In this module

EI0.2 How Authentication Actually Works

50-70 minutes · Module 0 · Free
Operational Objective
A SOC alert fires: "Anomalous token detected — possible token replay." You need to understand what a token is, what type of token was stolen, what the attacker can do with it, and how long it remains valid. Without understanding the authentication flow — authorization codes, access tokens, refresh tokens, and Primary Refresh Tokens — you cannot assess the severity of a token theft alert, design conditional access policies that mitigate token replay, or verify that token protection is working. This subsection gives you that foundation.
Deliverable: A clear understanding of the OAuth 2.0 and OpenID Connect authentication flow in Entra ID, the token types involved at each stage, what each token contains, how long each lives, and why attackers target specific tokens.
⏱ Estimated completion: 15 minutes

What happens when a user signs in

When a user opens Outlook and clicks "Sign in," a sequence of events unfolds that most administrators never see. Understanding this sequence is the foundation for every identity security control in this course — because every attack targets a specific point in this flow, and every defense protects a specific point in this flow.

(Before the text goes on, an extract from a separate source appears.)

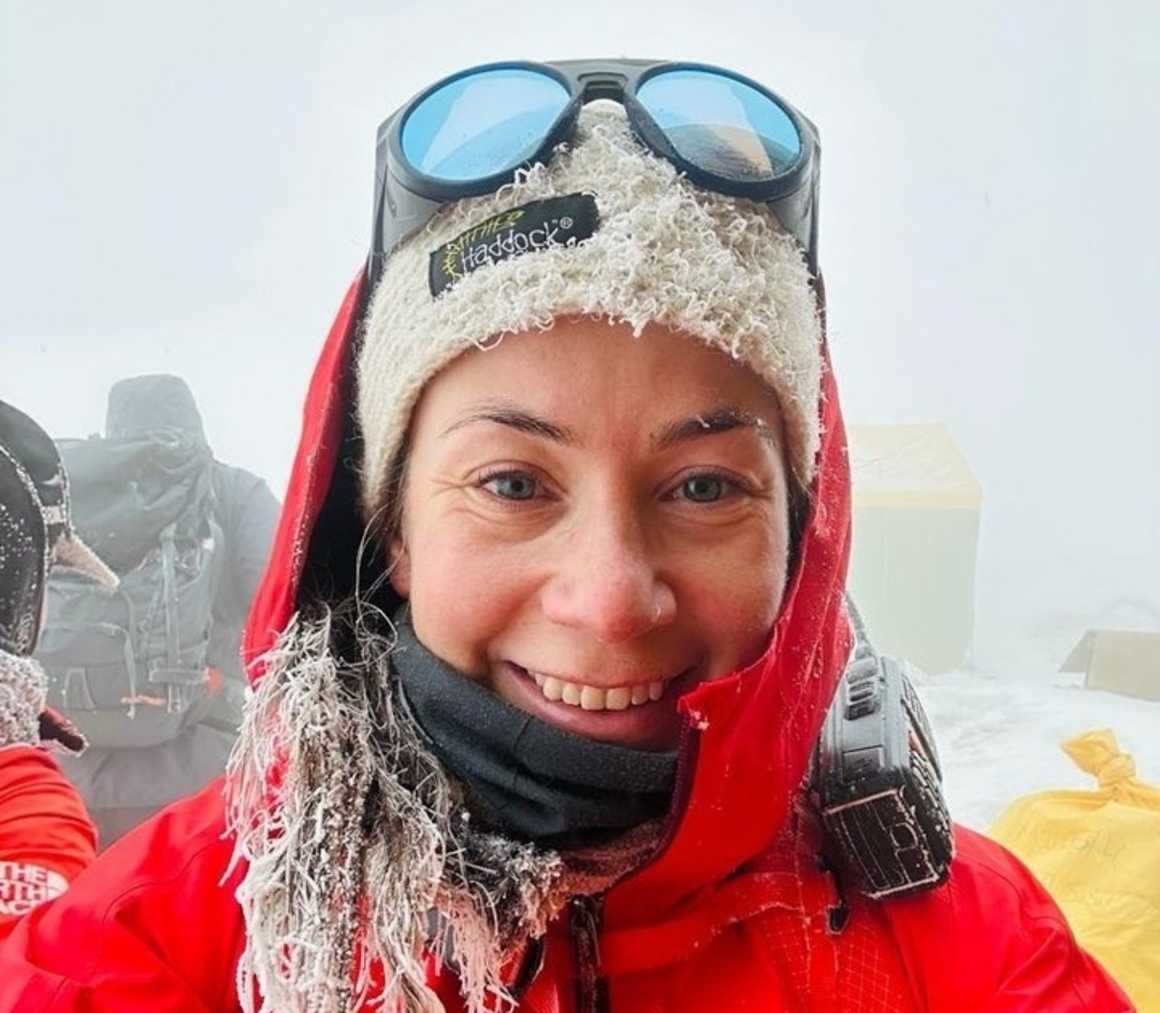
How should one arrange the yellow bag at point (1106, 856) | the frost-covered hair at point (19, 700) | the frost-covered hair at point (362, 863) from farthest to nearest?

The authentication flow in Microsoft 365 follows the OAuth 2.0 and OpenID Connect (OIDC) standards. These are not Microsoft-specific — they are industry standards used by every major cloud provider. Microsoft's implementation adds layers of risk evaluation, conditional access policy enforcement, and token binding that are specific to Entra ID, but the underlying flow is standard.

Expand for Deeper Context

Here is what happens, step by step, when a user authenticates to a Microsoft 365 application:

The user opens an application — Outlook, Teams, a browser pointed at portal.office.com. The application does not handle authentication itself. Instead, it redirects the user's browser to the Entra ID authorization endpoint at login.microsoftonline.com. This redirect includes the application's client ID (which application is requesting access), the requested permissions (what the application wants to do), and a redirect URI (where to send the user after authentication succeeds).

Entra ID presents the sign-in page. The user enters their email address, which identifies the tenant. Entra ID then determines which authentication methods are available for this user and presents the appropriate challenge — a password prompt, a passwordless prompt (Authenticator, passkey), or a federated redirect if the organization uses a third-party identity provider.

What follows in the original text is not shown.